# [Aim of the exercise]
In the piece on K-12 reform, what does K-12 get called?

# [Page text]

Radical K-12 Reform: Pay Homeschoolers

Governments should focus on funding effective education.


What if we just cut through the morass of programs and take all the money being provided at the federal and state level and put it into individual student endowment accounts?

The late 1970s in the United States was a time of surprising deregulation. It was the beginning of the end for the telephone monopolies. Those inside the regulated industries, and the regulatory agencies, warned of doom and disaster if competition were allowed. The doomsayers were wrong. The free market provided solutions that were impossible to forecast. Competition and the profit motive brought out the best that humans can create.

Communications solutions today are employing far more people than the old phone monopolies, and are delivering services never dreamed of in that era. The forecasts of disastrous unemployment and system collapse if the phone monopolies were opened to competition were totally and completely wrong.

K-12 is the phone monopoly of our time.

This seems like the best time in years to truly reform K-12. However, the focus seems to be on charter schools, leaving behind thousands of students in poorly performing districts, and most proposed solutions leave out homeschooling.

# [Extracted entries]
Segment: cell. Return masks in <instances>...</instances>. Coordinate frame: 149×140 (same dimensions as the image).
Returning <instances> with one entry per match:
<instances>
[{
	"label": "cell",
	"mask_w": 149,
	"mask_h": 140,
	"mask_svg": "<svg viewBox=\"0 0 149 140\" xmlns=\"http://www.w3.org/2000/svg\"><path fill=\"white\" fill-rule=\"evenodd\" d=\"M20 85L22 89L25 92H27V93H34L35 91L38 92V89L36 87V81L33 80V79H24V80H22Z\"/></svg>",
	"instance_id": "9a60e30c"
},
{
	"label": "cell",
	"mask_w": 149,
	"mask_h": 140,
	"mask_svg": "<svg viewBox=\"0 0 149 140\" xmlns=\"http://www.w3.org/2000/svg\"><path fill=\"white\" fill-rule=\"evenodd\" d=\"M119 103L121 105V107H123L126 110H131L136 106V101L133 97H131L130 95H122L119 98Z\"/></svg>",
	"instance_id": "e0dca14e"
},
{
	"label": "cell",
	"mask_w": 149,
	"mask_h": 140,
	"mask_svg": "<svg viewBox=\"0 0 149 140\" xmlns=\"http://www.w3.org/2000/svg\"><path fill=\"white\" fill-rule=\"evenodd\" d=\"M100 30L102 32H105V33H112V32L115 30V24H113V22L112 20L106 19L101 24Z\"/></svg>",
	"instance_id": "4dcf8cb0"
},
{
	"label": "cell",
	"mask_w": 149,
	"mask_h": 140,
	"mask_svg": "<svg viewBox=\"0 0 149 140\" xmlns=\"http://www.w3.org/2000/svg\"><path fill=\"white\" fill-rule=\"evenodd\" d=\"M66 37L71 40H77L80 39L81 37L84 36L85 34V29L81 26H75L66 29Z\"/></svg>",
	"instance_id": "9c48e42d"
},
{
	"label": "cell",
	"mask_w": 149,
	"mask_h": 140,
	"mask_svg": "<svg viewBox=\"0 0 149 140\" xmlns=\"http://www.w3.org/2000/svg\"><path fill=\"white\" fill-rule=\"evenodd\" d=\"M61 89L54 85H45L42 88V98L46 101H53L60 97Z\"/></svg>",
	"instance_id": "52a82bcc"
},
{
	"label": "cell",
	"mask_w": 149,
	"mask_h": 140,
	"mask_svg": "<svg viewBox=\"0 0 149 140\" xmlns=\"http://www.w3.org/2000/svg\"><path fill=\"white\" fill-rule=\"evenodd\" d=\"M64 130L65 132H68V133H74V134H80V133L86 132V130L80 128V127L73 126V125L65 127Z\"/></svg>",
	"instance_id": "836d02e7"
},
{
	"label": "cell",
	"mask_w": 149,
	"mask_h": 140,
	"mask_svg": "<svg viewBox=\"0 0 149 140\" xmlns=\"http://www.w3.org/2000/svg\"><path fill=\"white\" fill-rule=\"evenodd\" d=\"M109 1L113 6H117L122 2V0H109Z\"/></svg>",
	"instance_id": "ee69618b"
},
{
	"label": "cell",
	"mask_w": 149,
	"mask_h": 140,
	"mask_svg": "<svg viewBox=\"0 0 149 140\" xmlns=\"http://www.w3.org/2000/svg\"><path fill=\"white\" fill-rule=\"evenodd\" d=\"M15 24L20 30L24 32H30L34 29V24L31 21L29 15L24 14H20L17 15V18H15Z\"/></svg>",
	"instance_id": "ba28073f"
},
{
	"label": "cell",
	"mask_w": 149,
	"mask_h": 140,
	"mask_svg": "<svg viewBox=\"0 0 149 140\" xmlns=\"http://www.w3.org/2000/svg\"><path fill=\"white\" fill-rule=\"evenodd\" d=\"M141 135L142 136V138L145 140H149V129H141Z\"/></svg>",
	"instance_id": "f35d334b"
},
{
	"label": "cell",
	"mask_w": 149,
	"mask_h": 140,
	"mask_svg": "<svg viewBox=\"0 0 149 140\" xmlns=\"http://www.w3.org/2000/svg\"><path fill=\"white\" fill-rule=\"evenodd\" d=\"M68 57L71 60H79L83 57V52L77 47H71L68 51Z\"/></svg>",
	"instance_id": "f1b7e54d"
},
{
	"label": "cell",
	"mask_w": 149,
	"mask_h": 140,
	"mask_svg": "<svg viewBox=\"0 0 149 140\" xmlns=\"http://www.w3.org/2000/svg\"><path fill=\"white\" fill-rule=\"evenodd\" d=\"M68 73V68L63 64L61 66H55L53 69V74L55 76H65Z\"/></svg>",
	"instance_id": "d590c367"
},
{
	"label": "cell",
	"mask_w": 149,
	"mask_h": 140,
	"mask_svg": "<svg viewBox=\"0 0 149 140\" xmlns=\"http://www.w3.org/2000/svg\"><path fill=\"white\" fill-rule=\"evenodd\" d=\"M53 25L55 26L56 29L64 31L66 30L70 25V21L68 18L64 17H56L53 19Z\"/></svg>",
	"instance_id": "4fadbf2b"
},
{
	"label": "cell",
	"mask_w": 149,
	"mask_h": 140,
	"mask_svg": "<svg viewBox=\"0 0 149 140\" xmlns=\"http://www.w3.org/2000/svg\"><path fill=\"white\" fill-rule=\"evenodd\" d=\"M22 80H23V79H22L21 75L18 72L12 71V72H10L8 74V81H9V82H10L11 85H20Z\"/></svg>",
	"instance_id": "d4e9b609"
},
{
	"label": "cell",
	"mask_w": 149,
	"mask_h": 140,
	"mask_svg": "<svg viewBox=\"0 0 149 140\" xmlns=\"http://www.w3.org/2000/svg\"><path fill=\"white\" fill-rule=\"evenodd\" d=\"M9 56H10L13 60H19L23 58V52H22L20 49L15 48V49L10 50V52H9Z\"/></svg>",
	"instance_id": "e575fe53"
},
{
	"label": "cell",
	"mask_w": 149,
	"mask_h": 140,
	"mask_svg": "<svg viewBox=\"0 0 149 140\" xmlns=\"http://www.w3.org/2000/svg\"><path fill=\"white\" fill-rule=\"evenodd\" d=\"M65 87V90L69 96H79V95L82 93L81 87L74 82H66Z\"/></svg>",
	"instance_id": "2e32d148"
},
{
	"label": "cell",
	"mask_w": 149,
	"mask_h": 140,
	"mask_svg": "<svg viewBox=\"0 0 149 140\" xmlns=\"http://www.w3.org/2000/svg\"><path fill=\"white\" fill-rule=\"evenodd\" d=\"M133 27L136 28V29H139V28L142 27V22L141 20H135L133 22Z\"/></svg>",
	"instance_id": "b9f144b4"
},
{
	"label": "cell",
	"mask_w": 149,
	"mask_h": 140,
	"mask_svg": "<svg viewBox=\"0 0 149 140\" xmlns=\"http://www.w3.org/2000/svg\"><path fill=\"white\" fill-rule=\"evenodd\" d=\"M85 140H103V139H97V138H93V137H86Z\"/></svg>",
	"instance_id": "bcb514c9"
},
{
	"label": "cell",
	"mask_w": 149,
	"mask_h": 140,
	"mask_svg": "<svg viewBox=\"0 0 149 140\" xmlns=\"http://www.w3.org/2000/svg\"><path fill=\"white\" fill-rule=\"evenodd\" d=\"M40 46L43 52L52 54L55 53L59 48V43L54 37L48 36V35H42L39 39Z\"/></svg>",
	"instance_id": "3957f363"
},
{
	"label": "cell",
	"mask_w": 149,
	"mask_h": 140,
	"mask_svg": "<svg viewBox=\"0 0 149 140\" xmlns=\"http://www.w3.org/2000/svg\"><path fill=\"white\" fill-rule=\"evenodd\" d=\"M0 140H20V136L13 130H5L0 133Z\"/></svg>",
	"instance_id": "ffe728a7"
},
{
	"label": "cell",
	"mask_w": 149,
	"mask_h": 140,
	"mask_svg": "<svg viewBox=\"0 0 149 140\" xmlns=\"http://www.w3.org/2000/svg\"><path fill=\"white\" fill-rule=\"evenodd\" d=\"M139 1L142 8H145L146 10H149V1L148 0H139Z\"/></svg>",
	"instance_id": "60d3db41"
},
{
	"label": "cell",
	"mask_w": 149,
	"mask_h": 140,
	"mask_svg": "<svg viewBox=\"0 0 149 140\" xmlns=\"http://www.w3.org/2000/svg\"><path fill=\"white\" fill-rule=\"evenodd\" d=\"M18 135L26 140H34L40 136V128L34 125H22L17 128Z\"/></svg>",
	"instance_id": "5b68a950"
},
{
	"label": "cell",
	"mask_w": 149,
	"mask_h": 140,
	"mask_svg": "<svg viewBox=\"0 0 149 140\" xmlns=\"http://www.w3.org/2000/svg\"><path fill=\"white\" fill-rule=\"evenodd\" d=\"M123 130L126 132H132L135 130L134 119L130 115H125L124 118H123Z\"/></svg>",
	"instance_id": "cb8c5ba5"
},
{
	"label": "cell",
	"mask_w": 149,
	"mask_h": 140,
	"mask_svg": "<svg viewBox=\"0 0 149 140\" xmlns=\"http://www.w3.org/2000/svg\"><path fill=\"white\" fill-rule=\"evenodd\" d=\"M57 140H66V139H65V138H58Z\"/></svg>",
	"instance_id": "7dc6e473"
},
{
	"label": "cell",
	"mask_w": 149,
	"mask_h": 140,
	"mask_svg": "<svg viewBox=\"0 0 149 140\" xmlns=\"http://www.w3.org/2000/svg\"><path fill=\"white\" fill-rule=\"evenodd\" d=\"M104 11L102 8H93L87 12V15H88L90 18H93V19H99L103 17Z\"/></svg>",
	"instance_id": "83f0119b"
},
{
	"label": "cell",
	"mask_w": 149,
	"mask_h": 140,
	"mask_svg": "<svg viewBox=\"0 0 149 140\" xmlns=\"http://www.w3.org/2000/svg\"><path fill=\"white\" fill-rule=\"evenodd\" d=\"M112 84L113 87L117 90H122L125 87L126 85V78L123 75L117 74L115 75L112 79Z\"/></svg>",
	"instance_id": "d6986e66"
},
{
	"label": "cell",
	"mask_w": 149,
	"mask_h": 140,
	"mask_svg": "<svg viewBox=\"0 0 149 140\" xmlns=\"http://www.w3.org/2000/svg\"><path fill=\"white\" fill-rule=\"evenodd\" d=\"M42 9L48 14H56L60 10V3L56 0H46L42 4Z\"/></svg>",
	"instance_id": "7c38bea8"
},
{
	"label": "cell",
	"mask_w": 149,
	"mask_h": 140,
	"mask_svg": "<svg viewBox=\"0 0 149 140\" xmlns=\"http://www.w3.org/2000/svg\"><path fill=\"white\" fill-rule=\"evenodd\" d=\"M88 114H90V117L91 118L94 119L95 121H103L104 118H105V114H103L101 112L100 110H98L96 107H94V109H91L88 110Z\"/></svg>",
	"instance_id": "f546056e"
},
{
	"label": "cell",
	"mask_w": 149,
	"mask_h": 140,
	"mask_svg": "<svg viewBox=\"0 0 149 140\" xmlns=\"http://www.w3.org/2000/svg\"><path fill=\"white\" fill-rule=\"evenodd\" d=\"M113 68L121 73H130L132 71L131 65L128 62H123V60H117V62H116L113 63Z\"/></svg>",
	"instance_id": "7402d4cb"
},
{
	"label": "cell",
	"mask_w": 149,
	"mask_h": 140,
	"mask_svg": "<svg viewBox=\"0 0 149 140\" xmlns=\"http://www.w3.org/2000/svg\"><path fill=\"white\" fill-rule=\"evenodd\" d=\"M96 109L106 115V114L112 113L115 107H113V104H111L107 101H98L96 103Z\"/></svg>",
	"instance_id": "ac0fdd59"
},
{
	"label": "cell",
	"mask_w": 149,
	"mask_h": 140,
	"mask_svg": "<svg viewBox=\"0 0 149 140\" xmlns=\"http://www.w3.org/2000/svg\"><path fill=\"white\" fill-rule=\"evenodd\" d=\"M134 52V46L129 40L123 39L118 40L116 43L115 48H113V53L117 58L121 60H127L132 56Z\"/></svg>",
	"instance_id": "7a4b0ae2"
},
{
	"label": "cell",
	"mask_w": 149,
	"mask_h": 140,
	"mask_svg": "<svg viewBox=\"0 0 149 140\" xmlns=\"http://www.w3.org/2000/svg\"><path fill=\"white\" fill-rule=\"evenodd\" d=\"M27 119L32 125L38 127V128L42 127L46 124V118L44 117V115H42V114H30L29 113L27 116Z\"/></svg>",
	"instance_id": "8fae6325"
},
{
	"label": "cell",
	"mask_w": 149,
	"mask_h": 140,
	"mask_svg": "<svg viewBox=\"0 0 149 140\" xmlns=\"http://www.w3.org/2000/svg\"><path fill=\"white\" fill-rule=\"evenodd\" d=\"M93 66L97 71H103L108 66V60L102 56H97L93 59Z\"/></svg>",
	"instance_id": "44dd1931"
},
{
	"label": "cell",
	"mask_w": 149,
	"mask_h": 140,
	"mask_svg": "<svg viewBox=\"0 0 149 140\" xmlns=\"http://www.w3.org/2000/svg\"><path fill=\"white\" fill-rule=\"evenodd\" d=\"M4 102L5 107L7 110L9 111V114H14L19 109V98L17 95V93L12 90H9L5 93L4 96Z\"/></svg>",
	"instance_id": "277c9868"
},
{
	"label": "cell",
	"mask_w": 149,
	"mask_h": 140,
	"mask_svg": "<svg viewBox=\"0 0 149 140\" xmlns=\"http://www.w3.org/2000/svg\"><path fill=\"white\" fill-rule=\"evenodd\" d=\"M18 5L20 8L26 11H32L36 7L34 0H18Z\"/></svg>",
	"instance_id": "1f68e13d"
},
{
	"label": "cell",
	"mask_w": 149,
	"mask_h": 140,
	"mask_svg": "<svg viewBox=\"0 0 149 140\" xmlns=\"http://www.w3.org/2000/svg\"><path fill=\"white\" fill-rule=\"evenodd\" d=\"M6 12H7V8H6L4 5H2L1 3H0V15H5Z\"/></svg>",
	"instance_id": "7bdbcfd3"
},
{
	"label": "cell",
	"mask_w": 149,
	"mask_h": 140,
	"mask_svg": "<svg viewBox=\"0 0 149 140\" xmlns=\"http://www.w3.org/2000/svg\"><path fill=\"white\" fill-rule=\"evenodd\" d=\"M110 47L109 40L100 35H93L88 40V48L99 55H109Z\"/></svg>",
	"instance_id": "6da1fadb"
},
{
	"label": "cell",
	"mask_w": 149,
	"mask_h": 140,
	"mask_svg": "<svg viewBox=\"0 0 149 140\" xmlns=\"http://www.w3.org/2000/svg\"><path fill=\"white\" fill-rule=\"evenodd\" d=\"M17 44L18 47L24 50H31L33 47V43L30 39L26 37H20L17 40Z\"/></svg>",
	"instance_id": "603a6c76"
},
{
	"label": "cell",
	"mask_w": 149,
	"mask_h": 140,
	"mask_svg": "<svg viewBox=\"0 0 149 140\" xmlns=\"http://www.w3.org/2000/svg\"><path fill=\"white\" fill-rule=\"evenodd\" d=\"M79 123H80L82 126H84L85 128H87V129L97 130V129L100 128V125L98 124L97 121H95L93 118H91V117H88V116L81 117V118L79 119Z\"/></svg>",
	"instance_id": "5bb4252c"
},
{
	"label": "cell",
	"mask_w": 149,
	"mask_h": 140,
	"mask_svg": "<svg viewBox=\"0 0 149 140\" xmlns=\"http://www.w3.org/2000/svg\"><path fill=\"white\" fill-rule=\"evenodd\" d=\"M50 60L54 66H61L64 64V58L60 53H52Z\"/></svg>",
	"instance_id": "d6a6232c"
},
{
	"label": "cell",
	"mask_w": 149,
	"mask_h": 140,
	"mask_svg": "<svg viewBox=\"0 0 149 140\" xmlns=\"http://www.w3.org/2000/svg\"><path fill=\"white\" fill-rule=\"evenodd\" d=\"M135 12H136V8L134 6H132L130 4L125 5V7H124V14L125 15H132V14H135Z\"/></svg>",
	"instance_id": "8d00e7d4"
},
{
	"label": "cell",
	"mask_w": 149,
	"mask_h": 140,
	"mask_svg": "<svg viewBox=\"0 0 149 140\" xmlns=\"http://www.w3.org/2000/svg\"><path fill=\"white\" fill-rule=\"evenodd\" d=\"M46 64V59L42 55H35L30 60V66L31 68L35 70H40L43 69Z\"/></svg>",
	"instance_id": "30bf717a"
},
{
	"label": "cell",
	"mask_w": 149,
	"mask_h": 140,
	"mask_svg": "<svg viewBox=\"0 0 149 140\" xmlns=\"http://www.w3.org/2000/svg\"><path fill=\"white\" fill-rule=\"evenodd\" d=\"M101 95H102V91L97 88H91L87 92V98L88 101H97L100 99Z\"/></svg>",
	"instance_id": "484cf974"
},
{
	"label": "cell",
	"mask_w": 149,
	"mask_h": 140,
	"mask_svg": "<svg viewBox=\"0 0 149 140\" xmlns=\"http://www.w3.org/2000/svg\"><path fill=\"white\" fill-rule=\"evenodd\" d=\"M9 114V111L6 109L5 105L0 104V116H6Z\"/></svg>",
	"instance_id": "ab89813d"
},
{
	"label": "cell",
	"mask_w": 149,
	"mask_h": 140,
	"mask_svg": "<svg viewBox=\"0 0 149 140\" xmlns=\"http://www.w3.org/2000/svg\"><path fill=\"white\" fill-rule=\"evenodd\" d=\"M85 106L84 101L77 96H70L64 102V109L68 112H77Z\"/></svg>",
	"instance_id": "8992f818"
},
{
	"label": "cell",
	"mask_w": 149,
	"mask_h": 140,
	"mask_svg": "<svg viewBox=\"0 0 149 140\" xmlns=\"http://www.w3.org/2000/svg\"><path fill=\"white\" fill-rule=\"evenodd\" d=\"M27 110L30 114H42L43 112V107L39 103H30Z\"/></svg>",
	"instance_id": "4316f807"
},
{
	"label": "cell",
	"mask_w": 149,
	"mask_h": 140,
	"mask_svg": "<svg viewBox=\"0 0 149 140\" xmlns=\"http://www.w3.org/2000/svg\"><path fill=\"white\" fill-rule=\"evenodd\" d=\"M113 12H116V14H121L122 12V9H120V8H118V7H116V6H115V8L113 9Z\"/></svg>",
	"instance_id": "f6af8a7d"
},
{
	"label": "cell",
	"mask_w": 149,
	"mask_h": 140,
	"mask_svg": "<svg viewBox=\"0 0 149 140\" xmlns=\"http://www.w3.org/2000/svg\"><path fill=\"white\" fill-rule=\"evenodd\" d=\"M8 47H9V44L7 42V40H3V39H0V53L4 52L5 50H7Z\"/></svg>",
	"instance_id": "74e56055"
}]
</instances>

# [Finished task]
The phone monopoly of our time.